Read the complete transcript of State of the Union for 8-23-09. Excerpt below:
KING: This is the “State of the Union” report for Sunday, August 23rd.
In Afghanistan today, both President Hamid Karzai and his top challenger are claiming victory in last week’s election, raising tensions, even though it could be weeks or more before the official results are certified. It is an uncertain military situation, as well, with fighting between U.S. forces and the Taliban intensifying. And fresh indications President Obama could soon be asked to commit more American troops.
Here to talk about this and other global challenges are the chairman of the Joint Chiefs of Staff, Admiral Mike Mullen , and the U.S. ambassador to Afghanistan, Karl Eikenberry. He joins us from Kabul.

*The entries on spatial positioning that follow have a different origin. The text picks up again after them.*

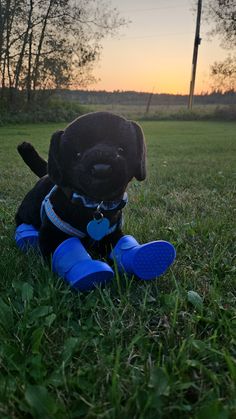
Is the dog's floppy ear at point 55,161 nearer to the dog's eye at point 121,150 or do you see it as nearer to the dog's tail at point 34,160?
the dog's eye at point 121,150

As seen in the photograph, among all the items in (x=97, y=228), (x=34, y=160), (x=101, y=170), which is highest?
(x=101, y=170)

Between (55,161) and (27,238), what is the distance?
45 cm

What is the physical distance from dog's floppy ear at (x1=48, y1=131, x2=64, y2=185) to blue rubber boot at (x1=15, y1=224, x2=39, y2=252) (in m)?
0.38

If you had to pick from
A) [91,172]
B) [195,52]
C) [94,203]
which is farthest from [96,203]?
[195,52]

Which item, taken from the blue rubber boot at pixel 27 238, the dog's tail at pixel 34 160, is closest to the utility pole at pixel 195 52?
the dog's tail at pixel 34 160

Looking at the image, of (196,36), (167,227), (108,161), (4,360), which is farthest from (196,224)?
(196,36)

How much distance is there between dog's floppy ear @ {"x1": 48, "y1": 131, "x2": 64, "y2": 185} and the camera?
1513mm

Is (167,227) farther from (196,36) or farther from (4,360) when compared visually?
(196,36)

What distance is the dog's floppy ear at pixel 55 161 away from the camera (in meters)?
1.51

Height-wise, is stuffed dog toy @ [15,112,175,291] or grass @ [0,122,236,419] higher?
stuffed dog toy @ [15,112,175,291]

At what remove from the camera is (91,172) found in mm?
1408

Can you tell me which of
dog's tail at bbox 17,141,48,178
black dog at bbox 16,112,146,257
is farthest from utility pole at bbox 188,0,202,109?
black dog at bbox 16,112,146,257

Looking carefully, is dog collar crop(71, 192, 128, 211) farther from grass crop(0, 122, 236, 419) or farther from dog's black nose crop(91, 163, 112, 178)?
grass crop(0, 122, 236, 419)

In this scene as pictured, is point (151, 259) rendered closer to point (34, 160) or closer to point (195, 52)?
point (34, 160)
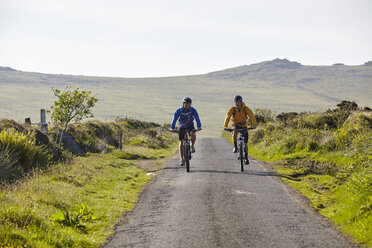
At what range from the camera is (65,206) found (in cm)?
909

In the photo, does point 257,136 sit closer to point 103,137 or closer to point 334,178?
point 103,137

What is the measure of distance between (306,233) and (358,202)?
1.83 metres

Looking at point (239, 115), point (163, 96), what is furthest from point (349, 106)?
point (163, 96)

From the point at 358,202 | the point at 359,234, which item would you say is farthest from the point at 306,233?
the point at 358,202

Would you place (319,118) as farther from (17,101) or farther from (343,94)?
(343,94)

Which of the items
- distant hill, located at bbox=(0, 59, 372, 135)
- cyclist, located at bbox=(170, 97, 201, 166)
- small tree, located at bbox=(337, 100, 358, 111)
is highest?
cyclist, located at bbox=(170, 97, 201, 166)

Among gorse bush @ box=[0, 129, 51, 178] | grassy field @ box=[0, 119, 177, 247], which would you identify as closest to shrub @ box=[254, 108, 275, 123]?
grassy field @ box=[0, 119, 177, 247]

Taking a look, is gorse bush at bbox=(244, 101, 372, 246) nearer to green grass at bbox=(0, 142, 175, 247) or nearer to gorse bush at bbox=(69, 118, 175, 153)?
green grass at bbox=(0, 142, 175, 247)

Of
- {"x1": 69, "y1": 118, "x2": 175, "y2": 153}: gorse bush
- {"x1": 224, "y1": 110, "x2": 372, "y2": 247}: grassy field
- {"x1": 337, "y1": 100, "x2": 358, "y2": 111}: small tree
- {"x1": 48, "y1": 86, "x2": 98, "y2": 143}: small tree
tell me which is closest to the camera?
{"x1": 224, "y1": 110, "x2": 372, "y2": 247}: grassy field

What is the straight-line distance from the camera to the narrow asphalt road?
6961 mm

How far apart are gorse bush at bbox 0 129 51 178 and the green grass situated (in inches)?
25.4

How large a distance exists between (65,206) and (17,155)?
4578mm

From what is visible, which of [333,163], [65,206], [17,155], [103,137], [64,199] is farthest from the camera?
[103,137]

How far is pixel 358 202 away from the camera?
8.42 m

And Mr. Ambassador, let me start with you. There are complaints, escalating complaints this Sunday about fraud in the elections. On the threshold question of will this balloting be credible, what is your answer?
EIKENBERRY: Well, John, it was an extraordinary two months that we’ve been through, with this being a very historic election. Afghanistan, the first time in the past 30 years that the Afghan people have led an election for their president, for provincial councils, very intense campaign that occurred over the last two months, all new in Afghanistan. Presidential televised debates, campaign rallies. A very civil debate that occurred over this time.
The election itself, everyone knows how challenging it is in the country like Afghanistan to run an election. There’s an insurgency in parts of the country right now. It was an election in which over 6,000 voting stations were set up, crossing deserts and mountains, donkeys carrying ballots to the last polling stations of Afghanistan, and a very well-organized campaign. The Afghan-led independent electoral commission looks like it managed a pretty good process. There’s adjudication systems that have been up, an electoral complaints commission. There was a media complaints commission that was set up.
I got out myself and looked at some of the voting that was going on, and I can tell you, at least one part of the process, the indelible ink, over three days now I haven’t been able to get it off the finger.
Now, against all of that, where are we? Well, right now we’re waiting for the results of this election to come in. The electoral -- the independent electoral commission, they’re waiting for the tallies to be count from across the country. There’s been charges of fraud. The electoral complaints commission is taking those on right now.
We’re really not going to know, John, for several more weeks exactly where we do stand in this process.
We’re not sure exactly what the level of voter turnout was. Millions turned out to vote, but of course, Taliban intimidation, especially in southern Afghanistan, certainly limited those numbers. But for now, we don’t know, and it’s for us to wait and see and allow this process to move forward.